## EXTRACT PROVIDED
About 100 county residents who attended were asked to score the slides. Mirroring reactions Nelessen had received in similar presentations all across the country, Kitsap residents indicated a distaste for strip mall development and residential housing that offered garage doors as their public face. I remember sitting in the audience that day and seeing a slide showing my neighborhood on the Ridgetop. The scene received one of the lowest scores of all the slides.
It wasn’t too many years later that residents on Bainbridge Island decided to join with what was then the city of Winslow and incorporate the entire island into one city. For most of the people who voted to incorporate islandwide, it was an attempt to wrest control over local development rules from the county and put that control in local hands.
Scenes from Bainbridge Island’s commercial district and neighborhoods won high marks during the slide presentation that day in 1992.
There was a strong sense among island residents that, in planning growth, neighborhoods should be preserved; development should be focused into specific areas; rural lands should be retained. All these values ended up in the city’s comprehensive planning.
That brings us to today. Bainbridge Island is the second largest city in Kitsap. It has grown more quickly than other parts of the county, despite the city’s reputation for putting more restrictions on development and for being a difficult place for developers to obtain permits. There have been many Bainbridge stories over the years of old trees being preserved, old houses being moved rather than demolished; and chain restaurants being kept off the island. Bainbridge would seem to be the last place where a historic home in an historic district would be endangered by a planned multi-use development.

## DATA EXTRACT
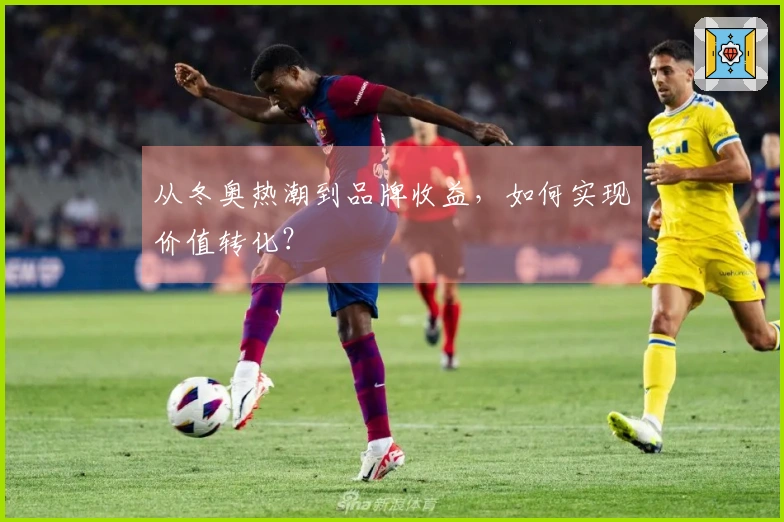 从冬奥热潮到品牌收益，如何实现价值转化？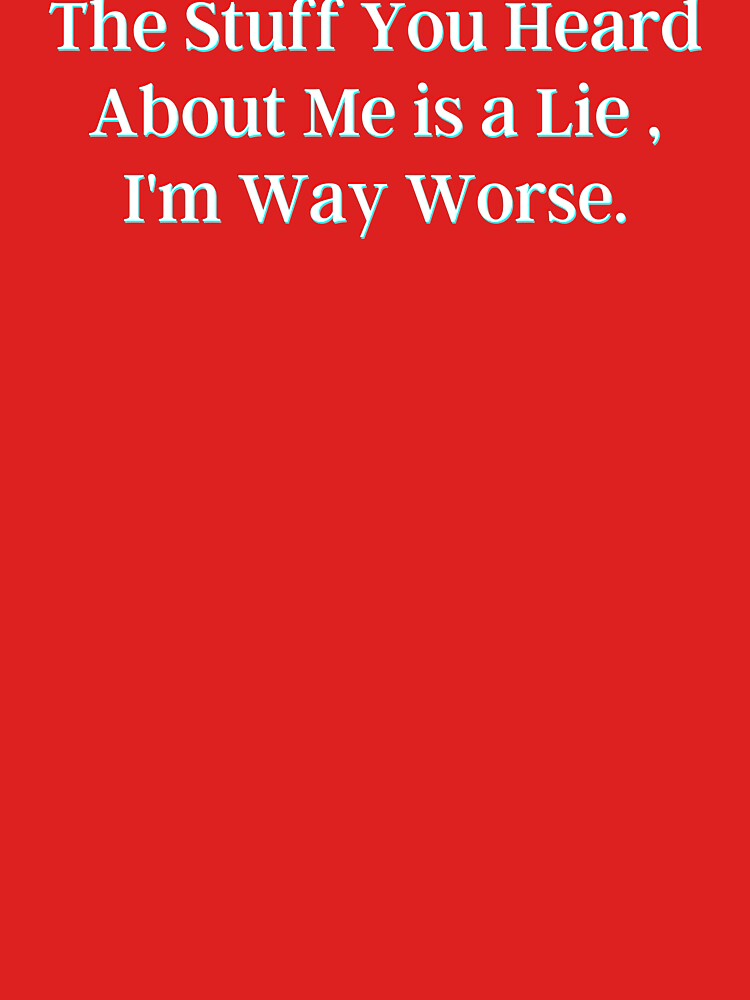 The Stuff You Heard About Me is a Lie , I'm Way Worse. by PostiveText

## REQUIRED WORK
**A)** Copy out the stretch of the Bainbridge Island passage from "That brings us" through "planned multi-use development.", switching "chain restaurants" to "big-box stores".
**B)** Answer yes or no for each statement based on the Bainbridge Island passage, and quote the words that decide it. (i) About 100 county residents who attended were asked to score the slides. (ii) The slide of the neighborhood on the Ridgetop got one of the highest scores. (iii) Bainbridge Island is the largest city in Kitsap.

## ANSWERS FOR EACH ITEM
**A)**
That brings us to today. Bainbridge Island is the second largest city in Kitsap. It has grown more quickly than other parts of the county, despite the city’s reputation for putting more restrictions on development and for being a difficult place for developers to obtain permits. There have been many Bainbridge stories over the years of old trees being preserved, old houses being moved rather than demolished; and big-box stores being kept off the island. Bainbridge would seem to be the last place where a historic home in an historic district would be endangered by a planned multi-use development.

**B)**
(i) Yes: "About 100 county residents who attended were asked to score the slides."
(ii) No: "The scene received one of the lowest scores of all the slides."
(iii) No: "Bainbridge Island is the second largest city in Kitsap."